While people sitting in the cafe remonstrated with the man, she went home but quickly decided to go back to the cafe to take witness statements and complain to the police.

How have people reacted?

Everyone at the cafe had found her response normal, she said, and the owner gave her the video to help catch the attacker. It has now been viewed more than a million times.

Ms Laguerre said fighting back against such aggression was hard, but all women were affected by it and it was time to say stop. “I can’t keep quiet and we mustn’t stay silent,” she wrote on Facebook.

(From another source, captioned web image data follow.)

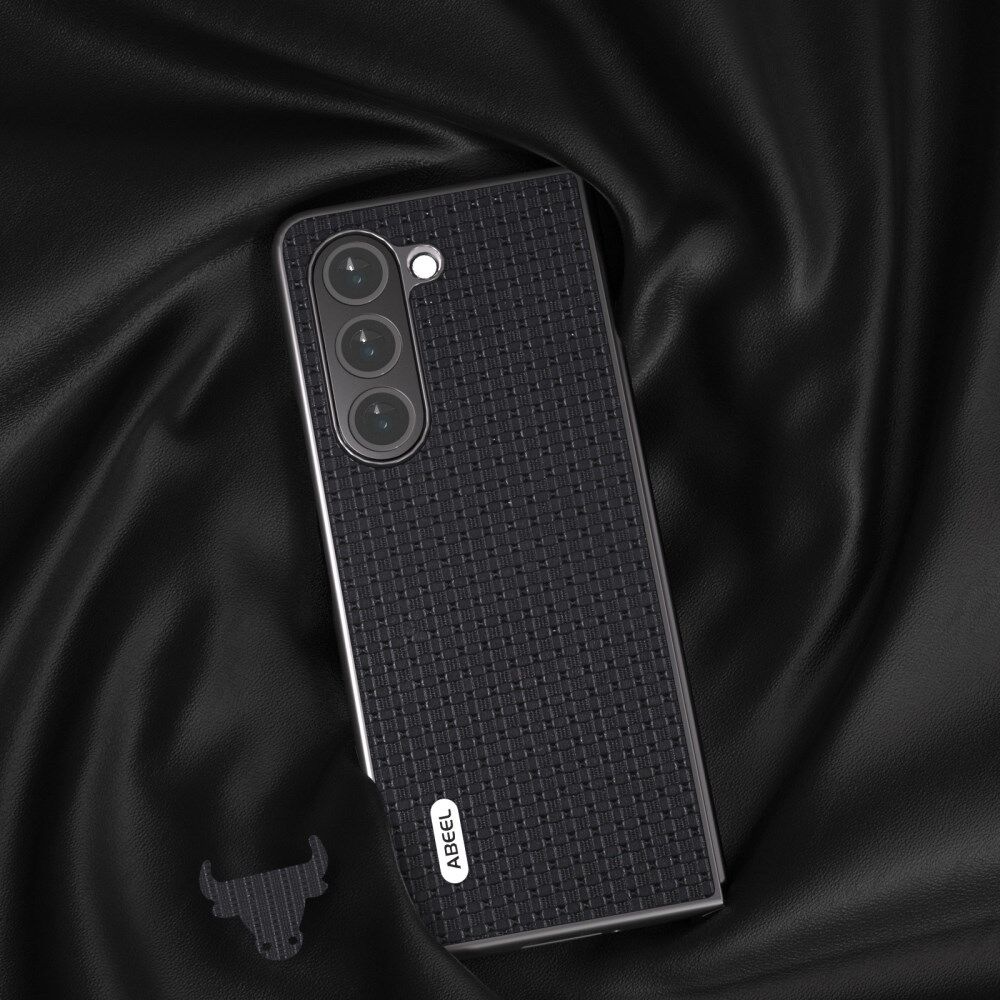 ABEEL Leren Samsung Galaxy Z Fold 5 Hoesje Leer Zwart afbeelding 3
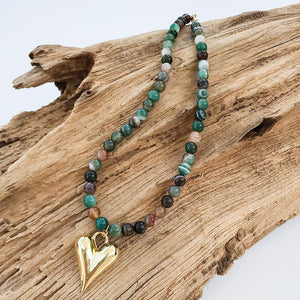 Puffy Heart on 8MM Necklace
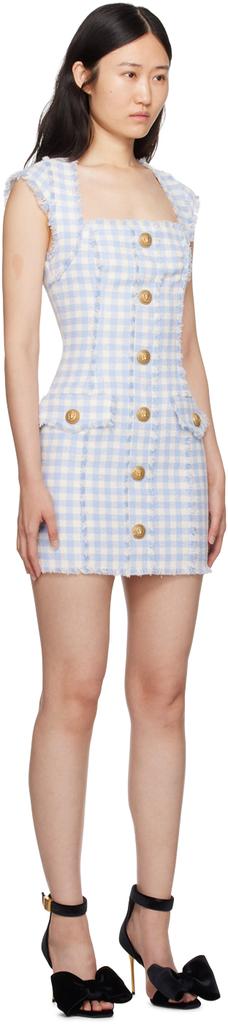 Balmain Blue & White Gingham Minidress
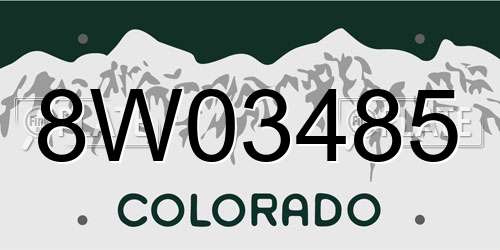 8W03485 Colorado License Plate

The equalities minister told Le Parisien newspaper she was outraged by the attack and said the aim of the new law was to impose a clear social ban on harassment.

She said a number of women had complained of being groped in the street as France celebrated its World Cup victory earlier this month, and called for witnesses to come forward for all cases of sexual assault.

Paris prosecutors have responded to the attack on Marie Laguerre by opening an inquiry into sexual harassment and armed violence, although the man has yet to be traced.

Why do people react differently to harassment?

French psychiatrist Muriel Salmona told the Huffington Post that people may have a mixed reaction when faced with harassment.

“You feel fear, a threat, but also anger and also exasperation. Even more so if it happens several times in the course of one day,” she explained.

Some people may be unable to react because of shock, or what she calls “emotional amnesia”. Others might not respond because they fear the harasser becoming violent, as happened with Ms Laguerre.

Such reactions are completely normal, Ms Salmona says, adding that harassers seek to “create a state of fear”.

Even those who do respond may continue to experience fear or anxiety.

Ms Laguerre says that she still feels “on edge” following her experience, telling FranceInfo: “I don’t feel very comfortable walking outside.”

What to do if you experience harassment

French anti-harassment group #Stopharcelementderue (Stop Street Harassment) offers the following advice to anyone who finds themselves feeling threatened in a public place:

  • If you feel unsafe, ignore the harasser and go to a safe place such as a shop or restaurant
  • If you feel safe enough, respond calmly and firmly but without apologising

It recommends getting support from passers-by or fellow passengers if possible.

It warns that insulting the harasser could generate a violent response, but says that should this happen – or if a harasser threatens or follows you – the best response is to contact the police.